PROBLEM STATEMENT | In the listing below, find the line that contains "超纖高爾夫 單支手套 藍色(MG201824G)" and the line that contains "И тебя я люблю 😊". Quote both and every line between them, exactly, and nothing more.

MATERIAL FOR THIS EXERCISE |

=====

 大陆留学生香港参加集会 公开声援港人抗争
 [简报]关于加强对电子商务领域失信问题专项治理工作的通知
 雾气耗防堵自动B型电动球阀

=====

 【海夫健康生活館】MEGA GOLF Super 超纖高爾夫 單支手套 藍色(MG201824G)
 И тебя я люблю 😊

=====

RESULT FOR THIS TASK |
 【海夫健康生活館】MEGA GOLF Super 超纖高爾夫 單支手套 藍色(MG201824G)
 И тебя я люблю 😊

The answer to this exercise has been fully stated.